Given instruction:
Rewrite the lines below, replacing "porch ceiling" with "porch overhang" throughout and keeping everything else the same. Omit the pictures from your answer.

begin Given data

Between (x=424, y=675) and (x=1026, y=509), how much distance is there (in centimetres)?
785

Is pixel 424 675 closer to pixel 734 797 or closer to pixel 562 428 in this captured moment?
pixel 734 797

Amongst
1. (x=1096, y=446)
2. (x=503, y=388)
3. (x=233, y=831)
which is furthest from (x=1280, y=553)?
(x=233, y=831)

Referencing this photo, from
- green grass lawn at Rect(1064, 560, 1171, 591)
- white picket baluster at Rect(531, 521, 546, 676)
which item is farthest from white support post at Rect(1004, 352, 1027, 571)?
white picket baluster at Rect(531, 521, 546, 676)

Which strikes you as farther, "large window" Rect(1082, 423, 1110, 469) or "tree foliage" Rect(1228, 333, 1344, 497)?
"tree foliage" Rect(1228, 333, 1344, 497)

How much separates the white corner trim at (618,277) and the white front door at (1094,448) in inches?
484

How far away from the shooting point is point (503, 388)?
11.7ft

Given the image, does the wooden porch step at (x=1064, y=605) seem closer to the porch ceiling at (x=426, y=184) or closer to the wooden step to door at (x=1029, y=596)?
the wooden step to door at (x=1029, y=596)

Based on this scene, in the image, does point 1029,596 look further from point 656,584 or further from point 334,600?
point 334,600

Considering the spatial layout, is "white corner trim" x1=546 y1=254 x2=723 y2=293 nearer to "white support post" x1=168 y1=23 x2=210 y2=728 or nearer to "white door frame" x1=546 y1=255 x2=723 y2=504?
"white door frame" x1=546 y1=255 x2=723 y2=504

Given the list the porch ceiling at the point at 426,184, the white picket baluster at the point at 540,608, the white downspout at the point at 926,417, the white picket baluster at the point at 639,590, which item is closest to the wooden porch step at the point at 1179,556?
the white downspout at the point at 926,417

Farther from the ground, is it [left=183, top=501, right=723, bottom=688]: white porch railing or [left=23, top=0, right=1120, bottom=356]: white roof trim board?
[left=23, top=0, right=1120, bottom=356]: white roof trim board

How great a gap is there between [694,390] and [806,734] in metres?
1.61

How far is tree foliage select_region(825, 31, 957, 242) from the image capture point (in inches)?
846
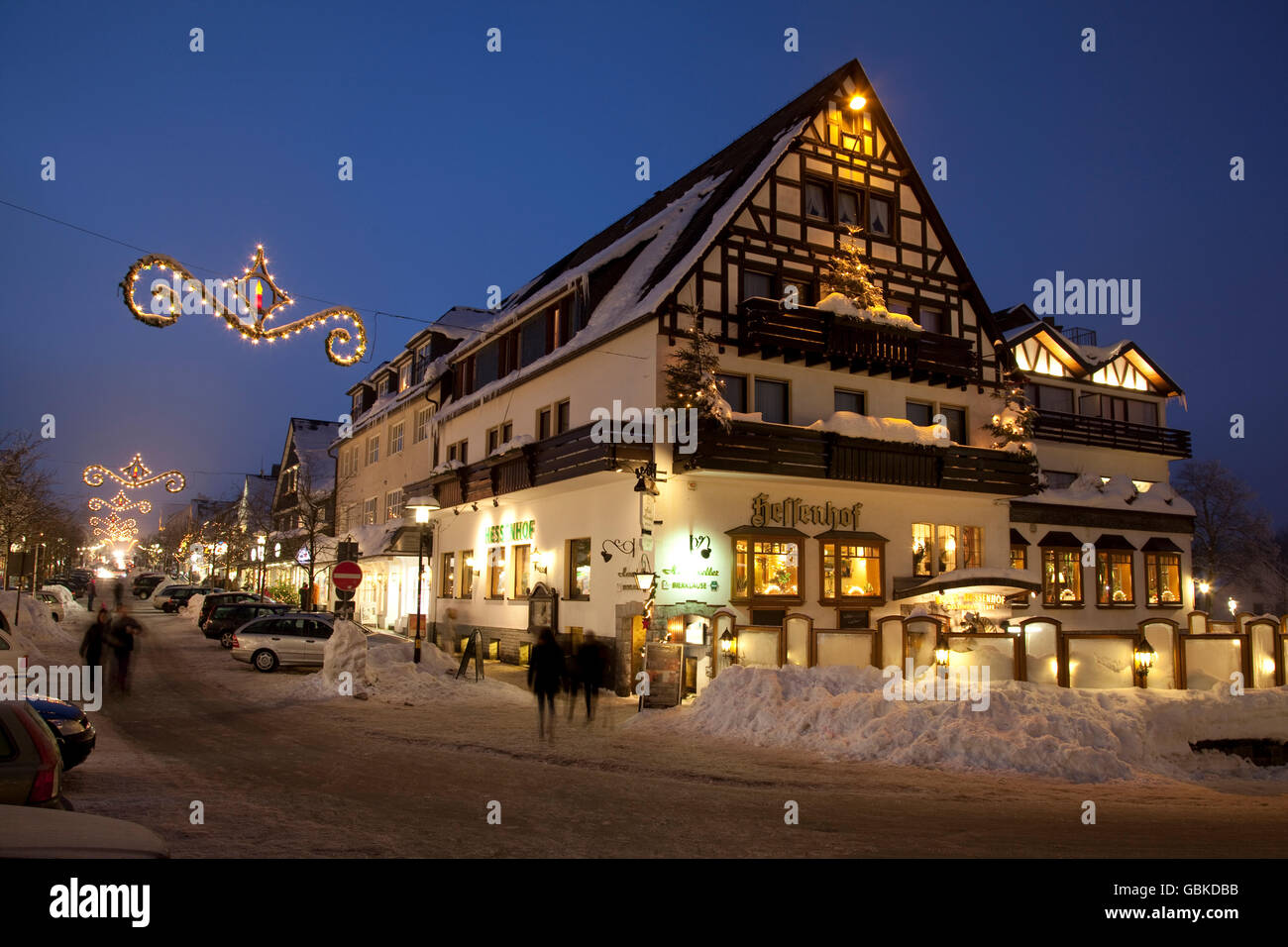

end Given data

Response:
Between (x=424, y=675) and (x=1026, y=509), how much distance is there (in centimetres)?
785

Is pixel 424 675 closer to pixel 734 797 or closer to pixel 562 428 in this captured moment?
pixel 734 797

Amongst
1. (x=1096, y=446)
2. (x=503, y=388)
3. (x=233, y=831)
which is furthest from (x=1280, y=553)?
(x=233, y=831)

Referencing this photo, from
- green grass lawn at Rect(1064, 560, 1171, 591)
- white picket baluster at Rect(531, 521, 546, 676)
which item is farthest from white support post at Rect(1004, 352, 1027, 571)?
white picket baluster at Rect(531, 521, 546, 676)

Which strikes you as farther, "large window" Rect(1082, 423, 1110, 469) or "tree foliage" Rect(1228, 333, 1344, 497)?
"tree foliage" Rect(1228, 333, 1344, 497)

How much separates the white corner trim at (618,277) and the white front door at (1094,448) in inches?
484

How far away from the shooting point is point (503, 388)?
11.7ft

Given the image, does the wooden porch step at (x=1064, y=605) seem closer to the porch overhang at (x=426, y=184) or closer to the wooden step to door at (x=1029, y=596)?
the wooden step to door at (x=1029, y=596)

Based on this scene, in the image, does point 1029,596 look further from point 656,584 or further from point 334,600?
point 334,600

Considering the spatial layout, is "white corner trim" x1=546 y1=254 x2=723 y2=293 nearer to "white support post" x1=168 y1=23 x2=210 y2=728 or nearer to "white door frame" x1=546 y1=255 x2=723 y2=504?
"white door frame" x1=546 y1=255 x2=723 y2=504

Given the list the porch overhang at the point at 426,184, the white picket baluster at the point at 540,608, the white downspout at the point at 926,417, the white picket baluster at the point at 639,590, which item is closest to the wooden porch step at the point at 1179,556?
the white downspout at the point at 926,417

Farther from the ground, is it [left=183, top=501, right=723, bottom=688]: white porch railing or [left=23, top=0, right=1120, bottom=356]: white roof trim board?
[left=23, top=0, right=1120, bottom=356]: white roof trim board

How great a gap is there between [694,390] and [806,734] in metres?
1.61

How far is tree foliage select_region(825, 31, 957, 242) from the image capture point (in inches)?
846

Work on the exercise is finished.